• _DIRECTION_: Show each line of the rows below that contains the word "white", copying those lines as they appear.

• _TASK MATERIAL_:

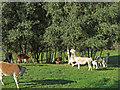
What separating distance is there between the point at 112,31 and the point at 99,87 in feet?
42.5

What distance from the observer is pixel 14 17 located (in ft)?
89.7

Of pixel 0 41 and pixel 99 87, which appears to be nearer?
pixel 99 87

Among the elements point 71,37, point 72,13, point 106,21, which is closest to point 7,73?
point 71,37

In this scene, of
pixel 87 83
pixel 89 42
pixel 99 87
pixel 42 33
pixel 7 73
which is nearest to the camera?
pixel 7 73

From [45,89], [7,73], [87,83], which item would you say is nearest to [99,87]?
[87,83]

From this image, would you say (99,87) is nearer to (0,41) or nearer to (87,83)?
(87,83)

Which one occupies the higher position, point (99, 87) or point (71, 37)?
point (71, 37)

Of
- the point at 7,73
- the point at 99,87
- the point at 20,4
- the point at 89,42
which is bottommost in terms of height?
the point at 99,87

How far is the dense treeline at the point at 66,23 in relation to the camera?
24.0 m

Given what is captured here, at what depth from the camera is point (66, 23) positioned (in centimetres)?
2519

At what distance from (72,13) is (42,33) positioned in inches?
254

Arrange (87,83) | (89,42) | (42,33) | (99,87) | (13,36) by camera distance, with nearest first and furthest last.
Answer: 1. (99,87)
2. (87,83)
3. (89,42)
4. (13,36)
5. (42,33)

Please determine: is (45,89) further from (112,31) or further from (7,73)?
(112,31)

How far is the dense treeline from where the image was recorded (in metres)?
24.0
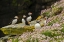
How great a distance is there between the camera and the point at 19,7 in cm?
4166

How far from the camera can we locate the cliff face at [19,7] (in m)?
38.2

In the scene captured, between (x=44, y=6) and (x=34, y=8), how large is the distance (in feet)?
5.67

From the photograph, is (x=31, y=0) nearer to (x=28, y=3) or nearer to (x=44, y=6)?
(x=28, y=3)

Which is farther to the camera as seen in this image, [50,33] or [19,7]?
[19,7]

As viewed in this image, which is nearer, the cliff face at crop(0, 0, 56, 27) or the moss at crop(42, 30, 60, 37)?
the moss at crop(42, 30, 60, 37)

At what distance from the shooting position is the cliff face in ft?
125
--
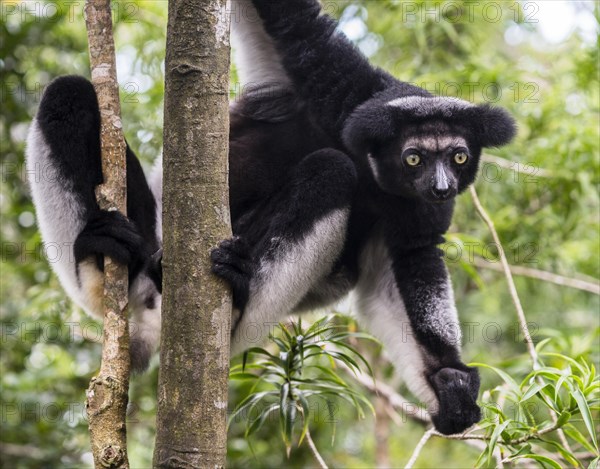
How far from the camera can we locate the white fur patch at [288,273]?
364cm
---
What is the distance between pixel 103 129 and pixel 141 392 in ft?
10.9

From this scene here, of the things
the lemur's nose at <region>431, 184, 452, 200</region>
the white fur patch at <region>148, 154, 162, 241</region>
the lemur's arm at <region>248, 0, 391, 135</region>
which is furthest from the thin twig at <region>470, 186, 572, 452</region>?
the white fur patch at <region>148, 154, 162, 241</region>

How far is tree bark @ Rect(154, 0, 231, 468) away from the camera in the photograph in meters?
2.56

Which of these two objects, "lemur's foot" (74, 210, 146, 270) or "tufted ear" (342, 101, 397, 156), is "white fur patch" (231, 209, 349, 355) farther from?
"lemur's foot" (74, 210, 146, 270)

• _WRITTEN SOLUTION_:
How far from the camera can we locate the white fur patch at [288,273]?
the white fur patch at <region>148, 154, 162, 241</region>
the white fur patch at <region>148, 154, 162, 241</region>
Which of these two objects, "lemur's foot" (74, 210, 146, 270) or "tufted ear" (342, 101, 397, 156), is "white fur patch" (231, 209, 349, 355) farther from?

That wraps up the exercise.